課題一覧 =
- A) 介護職に向く性格についての本文から、「普通の人以上のことを求める必要はない。」という一文を英語に訳してください。
- B) 介護職に向く性格についての本文のうち、「僕は人から暗いといわれることはないが、家の中ではおしゃべりではない。」を含む語句で始まり「のあらたな一面を持てばよい。」で終わる部分を、そのまま書き写してください。

時々表の掲示板には、自分の性格が介護の仕事につくには不向きでないかという相談がある。

社交的でない、話下手、暗いといわれる、等々。

つまり介護職員とは利用者とのコミュニケーションが欠かせない職種であるから、ある程度社交的な部分を持った性格で、明るく、人と話すのが得意な人が向いていると考えられているようである。

同時に天使のようなやさしさを持っている人が一流の介護職員になる条件だと考えている人も多いようだ。

しかしそうだろうか。

そもそも明るい性格の人と、暗い性格の人とに決定的な違いがあるのだろうか。

僕は人から暗いといわれることはないが、家の中ではおしゃべりではない。

むしろ無口だ。つまり僕の社交性や明るさは、ある意味で業務や社会生活においてのスタイルに過ぎず、僕自身の本質でないのかもしれない。

少なくとも明るいという部分は、単に僕のある一面にしか過ぎない。

だから僕自身の性格が福祉や介護に向いているとは思っていないし、逆に、明るくない性格の人がこの職業に向いていないとも考えていない。暗い、社交的でないといわれる方は、引っ込み思案なお年寄りの気持ちが誰よりも理解できるのではないだろうか。

それと天使のような、やさしい人なんていない。普通の人でいいんだ。普通に人の心の痛みや哀しみを感じられる感性があれば充分だろう。

普通の人以上のことを求める必要はない。人の不幸をなんとも感じないのは普通とはいえないのだから。

人間は成長するものだから、業務においてデメリットになると思われる部分は、訓練で変えればよい。性格まで変える必要はないんだ。必要な知識や技術として、その場で発揮できる能力として、その人自身のあらたな一面を持てばよい。

掲示板の過去ログの中に『対人恐怖症の学生の介護実習について』というログがある。この学生の指導に当たった兼任CMさんの、学生に対する思い、これは忘れることが出来ない。

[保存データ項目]
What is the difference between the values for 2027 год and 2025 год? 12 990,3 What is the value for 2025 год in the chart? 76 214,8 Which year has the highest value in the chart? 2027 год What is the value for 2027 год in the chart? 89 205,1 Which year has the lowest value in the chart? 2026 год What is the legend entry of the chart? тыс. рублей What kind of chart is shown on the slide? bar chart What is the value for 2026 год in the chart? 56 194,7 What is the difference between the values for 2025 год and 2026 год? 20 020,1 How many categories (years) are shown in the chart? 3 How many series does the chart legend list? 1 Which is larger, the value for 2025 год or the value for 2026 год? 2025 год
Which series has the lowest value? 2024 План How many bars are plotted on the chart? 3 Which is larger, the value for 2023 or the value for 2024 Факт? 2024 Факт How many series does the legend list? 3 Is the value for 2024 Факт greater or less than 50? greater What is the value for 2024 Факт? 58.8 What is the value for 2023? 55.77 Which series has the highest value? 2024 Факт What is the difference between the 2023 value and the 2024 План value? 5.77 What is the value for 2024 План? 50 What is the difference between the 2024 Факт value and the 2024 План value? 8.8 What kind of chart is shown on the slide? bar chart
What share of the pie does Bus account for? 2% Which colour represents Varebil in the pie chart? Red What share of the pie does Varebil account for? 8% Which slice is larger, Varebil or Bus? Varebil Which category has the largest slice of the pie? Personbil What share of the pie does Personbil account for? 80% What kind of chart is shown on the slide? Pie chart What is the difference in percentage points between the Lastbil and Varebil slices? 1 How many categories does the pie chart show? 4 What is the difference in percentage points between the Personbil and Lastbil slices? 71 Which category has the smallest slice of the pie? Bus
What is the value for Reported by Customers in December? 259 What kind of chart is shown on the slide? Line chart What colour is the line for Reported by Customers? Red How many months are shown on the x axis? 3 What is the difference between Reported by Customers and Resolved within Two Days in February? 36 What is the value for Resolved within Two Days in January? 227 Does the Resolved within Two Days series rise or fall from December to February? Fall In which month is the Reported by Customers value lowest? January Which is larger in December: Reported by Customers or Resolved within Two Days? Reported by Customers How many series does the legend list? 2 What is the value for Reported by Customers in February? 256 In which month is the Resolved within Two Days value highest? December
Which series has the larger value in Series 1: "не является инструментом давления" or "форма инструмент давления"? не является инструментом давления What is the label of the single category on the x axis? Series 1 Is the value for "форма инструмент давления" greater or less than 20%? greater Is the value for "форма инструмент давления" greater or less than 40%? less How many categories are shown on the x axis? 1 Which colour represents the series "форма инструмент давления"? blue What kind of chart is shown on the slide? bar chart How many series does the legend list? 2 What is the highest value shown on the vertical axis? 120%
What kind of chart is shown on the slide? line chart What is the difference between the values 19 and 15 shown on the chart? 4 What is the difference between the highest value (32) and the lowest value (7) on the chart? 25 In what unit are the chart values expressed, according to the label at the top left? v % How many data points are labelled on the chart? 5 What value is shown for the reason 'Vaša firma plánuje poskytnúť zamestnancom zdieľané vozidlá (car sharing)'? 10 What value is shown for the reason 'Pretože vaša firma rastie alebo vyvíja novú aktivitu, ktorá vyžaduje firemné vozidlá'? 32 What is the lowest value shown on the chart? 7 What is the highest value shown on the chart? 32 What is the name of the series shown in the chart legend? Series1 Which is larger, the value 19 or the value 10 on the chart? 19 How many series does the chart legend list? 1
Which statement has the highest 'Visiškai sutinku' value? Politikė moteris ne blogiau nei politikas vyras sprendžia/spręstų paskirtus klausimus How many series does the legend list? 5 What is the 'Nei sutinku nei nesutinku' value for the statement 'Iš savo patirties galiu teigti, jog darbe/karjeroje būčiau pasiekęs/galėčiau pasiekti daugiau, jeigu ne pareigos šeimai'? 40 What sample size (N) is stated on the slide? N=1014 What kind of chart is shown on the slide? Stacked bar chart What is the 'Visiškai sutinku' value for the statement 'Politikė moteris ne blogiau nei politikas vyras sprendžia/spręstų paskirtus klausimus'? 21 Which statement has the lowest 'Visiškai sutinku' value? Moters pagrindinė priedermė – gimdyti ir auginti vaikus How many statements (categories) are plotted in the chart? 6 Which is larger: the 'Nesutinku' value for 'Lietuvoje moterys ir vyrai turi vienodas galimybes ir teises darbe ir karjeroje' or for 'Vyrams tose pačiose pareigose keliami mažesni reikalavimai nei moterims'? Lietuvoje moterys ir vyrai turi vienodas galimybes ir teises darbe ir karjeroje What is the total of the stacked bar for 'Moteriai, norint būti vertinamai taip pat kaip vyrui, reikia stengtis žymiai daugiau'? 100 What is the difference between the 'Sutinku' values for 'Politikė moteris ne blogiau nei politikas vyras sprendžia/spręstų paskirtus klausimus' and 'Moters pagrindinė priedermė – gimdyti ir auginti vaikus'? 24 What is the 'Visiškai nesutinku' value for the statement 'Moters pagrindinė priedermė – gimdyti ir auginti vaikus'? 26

問題の解答 =
- A) There is no need to ask for anything more than what an ordinary person has.

- B)
僕は人から暗いといわれることはないが、家の中ではおしゃべりではない。

むしろ無口だ。つまり僕の社交性や明るさは、ある意味で業務や社会生活においてのスタイルに過ぎず、僕自身の本質でないのかもしれない。

少なくとも明るいという部分は、単に僕のある一面にしか過ぎない。

だから僕自身の性格が福祉や介護に向いているとは思っていないし、逆に、明るくない性格の人がこの職業に向いていないとも考えていない。暗い、社交的でないといわれる方は、引っ込み思案なお年寄りの気持ちが誰よりも理解できるのではないだろうか。

それと天使のような、やさしい人なんていない。普通の人でいいんだ。普通に人の心の痛みや哀しみを感じられる感性があれば充分だろう。

普通の人以上のことを求める必要はない。人の不幸をなんとも感じないのは普通とはいえないのだから。

人間は成長するものだから、業務においてデメリットになると思われる部分は、訓練で変えればよい。性格まで変える必要はないんだ。必要な知識や技術として、その場で発揮できる能力として、その人自身のあらたな一面を持てばよい。